The posters for "The Condemned" include the tagline "10 People Will Fight. 9 People Will Die. You Get to Watch."
They ran out of space before they could include the words " ... and be Bored Silly" by this D-grade "Running Man" ripoff, starring World Wrestling Entertainment superstar Steve Austin as one of a group of death row cons (including a couple of women) who fight for their freedom on a streaming webcast orchestrated by a ratings-mad producer.
As off-putting and ridiculous as it is ponderous, this WWE Films enterprise should have been condemned to fight for space on the DVD shelves rather than be thrust upon unsuspecting moviegoers, but distributor Lionsgate obviously has other ideas.

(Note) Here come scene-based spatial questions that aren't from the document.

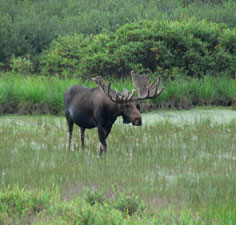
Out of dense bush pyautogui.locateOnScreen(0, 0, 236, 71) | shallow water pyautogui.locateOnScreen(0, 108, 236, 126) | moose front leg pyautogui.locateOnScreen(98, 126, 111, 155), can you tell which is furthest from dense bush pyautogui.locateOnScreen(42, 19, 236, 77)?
moose front leg pyautogui.locateOnScreen(98, 126, 111, 155)

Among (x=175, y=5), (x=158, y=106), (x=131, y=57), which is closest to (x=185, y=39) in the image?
(x=131, y=57)

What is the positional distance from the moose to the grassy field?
513 mm

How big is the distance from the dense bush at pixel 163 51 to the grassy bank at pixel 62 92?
3.06 feet

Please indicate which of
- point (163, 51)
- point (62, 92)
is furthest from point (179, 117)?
point (163, 51)

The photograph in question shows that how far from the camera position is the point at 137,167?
306 inches

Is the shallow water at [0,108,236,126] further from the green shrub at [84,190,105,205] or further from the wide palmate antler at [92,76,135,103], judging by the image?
the green shrub at [84,190,105,205]

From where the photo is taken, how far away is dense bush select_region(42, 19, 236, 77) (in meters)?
15.2

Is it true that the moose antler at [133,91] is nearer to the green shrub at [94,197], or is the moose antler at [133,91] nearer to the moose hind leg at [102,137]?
the moose hind leg at [102,137]

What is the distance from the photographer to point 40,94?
12992 millimetres

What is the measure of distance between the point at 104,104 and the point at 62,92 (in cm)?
486

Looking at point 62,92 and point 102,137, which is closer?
point 102,137

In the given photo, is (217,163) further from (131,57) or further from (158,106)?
(131,57)

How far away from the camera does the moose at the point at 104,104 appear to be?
794cm

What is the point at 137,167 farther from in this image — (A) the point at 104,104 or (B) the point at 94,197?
(B) the point at 94,197
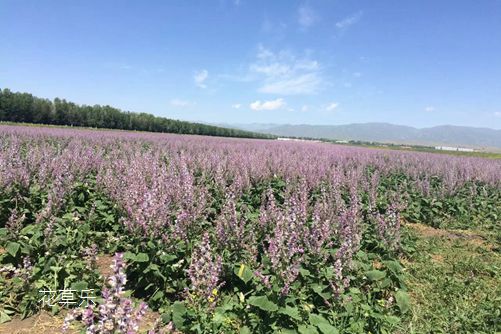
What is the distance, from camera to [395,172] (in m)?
14.7

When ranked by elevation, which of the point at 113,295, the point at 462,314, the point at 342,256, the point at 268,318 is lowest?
the point at 462,314

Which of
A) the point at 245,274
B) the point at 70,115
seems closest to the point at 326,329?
the point at 245,274

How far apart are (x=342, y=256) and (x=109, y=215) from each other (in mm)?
4634

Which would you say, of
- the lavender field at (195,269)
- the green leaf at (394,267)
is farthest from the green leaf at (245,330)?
the green leaf at (394,267)

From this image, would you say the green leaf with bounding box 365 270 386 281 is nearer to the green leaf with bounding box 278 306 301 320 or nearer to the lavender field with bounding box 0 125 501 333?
the lavender field with bounding box 0 125 501 333

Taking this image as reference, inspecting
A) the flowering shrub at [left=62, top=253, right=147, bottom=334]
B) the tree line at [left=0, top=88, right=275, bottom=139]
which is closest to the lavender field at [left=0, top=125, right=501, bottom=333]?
the flowering shrub at [left=62, top=253, right=147, bottom=334]

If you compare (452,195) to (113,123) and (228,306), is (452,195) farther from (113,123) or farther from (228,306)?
(113,123)

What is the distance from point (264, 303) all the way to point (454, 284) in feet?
13.1

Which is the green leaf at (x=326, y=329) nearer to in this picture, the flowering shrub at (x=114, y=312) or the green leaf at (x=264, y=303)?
the green leaf at (x=264, y=303)

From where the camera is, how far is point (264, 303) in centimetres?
364

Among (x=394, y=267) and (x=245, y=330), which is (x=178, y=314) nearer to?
(x=245, y=330)

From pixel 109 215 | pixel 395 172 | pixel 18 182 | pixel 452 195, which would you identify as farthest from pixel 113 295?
pixel 395 172

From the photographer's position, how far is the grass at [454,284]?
4508mm

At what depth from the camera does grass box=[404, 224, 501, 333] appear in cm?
451
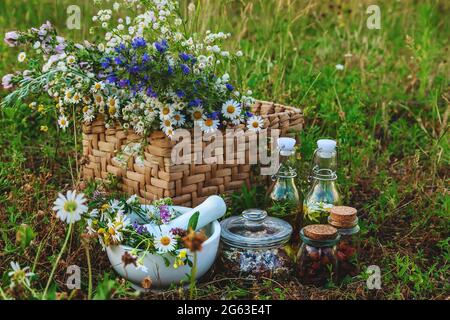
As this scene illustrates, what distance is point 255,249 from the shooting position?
210 centimetres

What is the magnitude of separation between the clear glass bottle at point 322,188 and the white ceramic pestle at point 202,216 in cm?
31

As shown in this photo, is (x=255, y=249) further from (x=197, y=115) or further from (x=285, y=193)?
(x=197, y=115)

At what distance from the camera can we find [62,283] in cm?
204

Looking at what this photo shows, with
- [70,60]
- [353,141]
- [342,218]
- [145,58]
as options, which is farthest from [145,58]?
[353,141]

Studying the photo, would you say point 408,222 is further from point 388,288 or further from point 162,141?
point 162,141

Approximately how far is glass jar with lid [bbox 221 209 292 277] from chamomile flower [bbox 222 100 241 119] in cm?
34

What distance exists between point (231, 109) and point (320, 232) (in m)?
0.52

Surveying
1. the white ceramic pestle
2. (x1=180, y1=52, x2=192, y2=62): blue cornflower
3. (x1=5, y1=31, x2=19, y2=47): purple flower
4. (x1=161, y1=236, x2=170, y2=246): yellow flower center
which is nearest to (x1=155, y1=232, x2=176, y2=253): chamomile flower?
(x1=161, y1=236, x2=170, y2=246): yellow flower center

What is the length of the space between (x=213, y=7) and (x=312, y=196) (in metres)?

Directed by Scott Wiper (2000's equally derivative "A Better Way to Die"), from a script he penned with Rob Hedden, the story centers on an egotistical TV producer (Robert Mammone, with a seeming nod in the direction of Joe Francis) who's determined to get the kind of viewers for reality programming that broadcasters can no longer deliver.
His brainchild involves corralling 10 condemned killers, with names like the German, the Italian, the Russian and Paco, and let them go at one another on a remote island, played by Australia.
The last man standing wins his freedom, and the producer pockets millions.
But a potential spoiler has arrived in the intimidating form of Jack Conrad (Austin), a good ol' Lubbock, Texas, boy, sentenced to death in an El Salvador prison with a covert past and a real sense of decency beneath that menacing brawn.
He proves to be a considerable match for resident sicko McStarley (Vinnie Jones), a sadistic British special forces agent with a history of rape, torture and murder.
All the ensuing gratuitous violence and mock moralizing about society's voyeuristic craving for this kind of stuff might have been met with more revulsion had the movie not been so dopey and tedious.
While some of those contestants blow up real good (they're outfitted with ankle-bracelet bombs that discharge if they are tampered with), the lags in between are killer, and the dialogue isn't even B-movie worthy.
Austin, who has proved himself a capable actor before on "Nash Bridges" and in the Adam Sandler version of "The Longest Yard," does his stoic thing but hasn't been handed the sufficient tools to work with by Wiper and Hedden.